Les ateliers, enfin, sont à distinguer de structures plus classiques telles que les maisons de production. Ils se caractérisent par le relativement jeune âge de leurs auteurs (étudiants ou non), dont on pourrait espérer qu’une certaine fraîcheur et spontanéité les mène à développer un discours original sur notamment la sexualité – du moins si, dans le cas d’ateliers d’école de réalisation, l’institution ne s’y oppose pas. Ensuite, le contexte non-commercial des ateliers, de par leur subsidiation par les pouvoirs publics, laisse également espérer une plus grande liberté dans le choix du sujet comme de son traitement, ce qui est intéressant pour le thème de la sexualité, toujours entaché d’un certain tabou. À titre d’exemple, on peut y opposer un film tel que « Pornography »[5] (Eric Ledune, 2016). Issu d’une coproduction franco-belge[6] et réalisé par un auteur dans la quarantaine, le film développe un discours à la fois nourri de références externes (la théoricienne du cinéma américaine Linda Williams, précurseure en quelque sorte des recherches universitaires sur la pornographie dans les années 1990), peu élaboré et finalement assez convenu – toutes les conditions étaient donc réunies pour qu’il se retrouve gratifié d’un Magritte en 2017.

Les ateliers produisant de l’animation sont au nombre de quatre : trois « indépendants », Zorobabel, Camera-etc. et Graphoui, ainsi qu’un lié à une école d’animation, La Cambre[7]. Un rapide parcours des listes reprenant les films qui y sont produits permet de repérer un certain nombre d’exemples récents qui mettent en avant une thématique sexuelle : « Caniche » (Noémie Marsily & Carl Goossens, 2010, Zorobabel), « Maintenant il faut grandir » (Bruno Tondeur, 2012, La Cambre), « Poils » (Delphine Hermans, 2013, coproduit par Camera-etc. et Graphoui), « Deep Space » (Bruno Tondeur, 2014, La Cambre), « La chair » (William Henne & Louise Lemoine, 2014, Zorobabel), « Toutes nuancées » (Chloé Alliez, 2015, La Cambre) ou encore « 69 Secondes » (Laura Nicolas, 2016, La Cambre).

Néanmoins, il faut être conscient que la thématique sexuelle n’est pas si fréquente dans cette production d’ateliers[8]. Une explication possible de cette relative rareté est que les auteurs, de par leur jeunesse, ne disposent pour la plupart pas encore d’un recul suffisant sur leur vie sexuelle et affective que pour développer à ce sujet un discours réflexif.
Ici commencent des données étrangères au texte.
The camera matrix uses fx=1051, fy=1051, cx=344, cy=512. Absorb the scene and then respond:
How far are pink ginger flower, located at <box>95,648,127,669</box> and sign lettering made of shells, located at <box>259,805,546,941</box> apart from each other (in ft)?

En même temps, cela rejoint les observations de Nicolas Gilson, programmateur au festival bruxellois Pink Screens[9], spécifiquement à propos des thèmes LGBT : « il n’y a pas beaucoup de films de fiction belges [ou d’animations, comme les deux formats sont présentés] traitant de thèmes queer. » [10]

Une production aux accents postporn ?

De manière générale, on observe que la sélection de films ci-dessus présente effectivement la sexualité sous un jour beaucoup plus riche que le porno mainstream, en mettant en scène une plus grande variété de types de corps, de pratiques sexuelles et d’orientations sexuelles, ainsi que des frontières moins rigides entre des pôles binaires en la matière – en écho à la capacité illimitée de l’animation de figurer transformations et excès en tous genres. À cet égard, on peut faire le rapprochement avec un mouvement artistique qui s’est développé à partir du début des années ’90 dans le domaine de la performance (et de sa captation vidéo) : le postporn.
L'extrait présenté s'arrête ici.